■ Required work: Please reproduce the stretch from the line containing "In the captured" through the end of the lines, requests included, and raise every distance in the answers by 62.

■ Entries:
★ ★ ★ ★ ★

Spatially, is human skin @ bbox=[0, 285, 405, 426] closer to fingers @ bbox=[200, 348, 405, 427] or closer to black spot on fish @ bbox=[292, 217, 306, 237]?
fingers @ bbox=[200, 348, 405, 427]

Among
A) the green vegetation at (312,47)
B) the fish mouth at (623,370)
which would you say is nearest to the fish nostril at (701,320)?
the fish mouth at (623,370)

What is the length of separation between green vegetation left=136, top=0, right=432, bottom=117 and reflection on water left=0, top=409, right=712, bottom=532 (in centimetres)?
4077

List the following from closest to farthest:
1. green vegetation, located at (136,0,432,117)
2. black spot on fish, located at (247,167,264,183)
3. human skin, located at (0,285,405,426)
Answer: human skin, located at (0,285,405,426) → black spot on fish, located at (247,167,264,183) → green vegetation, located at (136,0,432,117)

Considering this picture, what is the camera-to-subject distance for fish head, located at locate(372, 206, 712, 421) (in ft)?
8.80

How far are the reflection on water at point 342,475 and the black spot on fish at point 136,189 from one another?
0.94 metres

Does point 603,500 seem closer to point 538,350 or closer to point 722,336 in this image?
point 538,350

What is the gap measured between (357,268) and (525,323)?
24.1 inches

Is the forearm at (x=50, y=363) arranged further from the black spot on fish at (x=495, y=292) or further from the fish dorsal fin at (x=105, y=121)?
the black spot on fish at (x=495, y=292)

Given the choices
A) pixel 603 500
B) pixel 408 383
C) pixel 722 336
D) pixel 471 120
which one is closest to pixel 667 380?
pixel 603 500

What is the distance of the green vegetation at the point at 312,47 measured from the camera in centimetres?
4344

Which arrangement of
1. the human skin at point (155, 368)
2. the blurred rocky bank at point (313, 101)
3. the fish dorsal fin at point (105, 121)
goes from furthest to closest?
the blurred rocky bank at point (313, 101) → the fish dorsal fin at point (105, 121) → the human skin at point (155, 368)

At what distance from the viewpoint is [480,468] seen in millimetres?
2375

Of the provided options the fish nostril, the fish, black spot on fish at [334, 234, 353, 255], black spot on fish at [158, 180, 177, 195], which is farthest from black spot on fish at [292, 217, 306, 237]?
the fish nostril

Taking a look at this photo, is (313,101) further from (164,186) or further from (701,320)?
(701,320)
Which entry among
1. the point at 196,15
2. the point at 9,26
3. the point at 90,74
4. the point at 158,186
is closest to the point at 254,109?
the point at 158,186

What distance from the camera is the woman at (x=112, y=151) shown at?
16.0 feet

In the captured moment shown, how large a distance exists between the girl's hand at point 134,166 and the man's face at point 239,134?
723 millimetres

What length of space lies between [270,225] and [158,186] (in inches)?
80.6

★ ★ ★ ★ ★

■ Written response:
In the captured moment shown, how large a distance exists between the girl's hand at point 134,166 and the man's face at point 239,134?
785 millimetres

What length of space lies between [270,225] and [158,186] (in inches)?
142.6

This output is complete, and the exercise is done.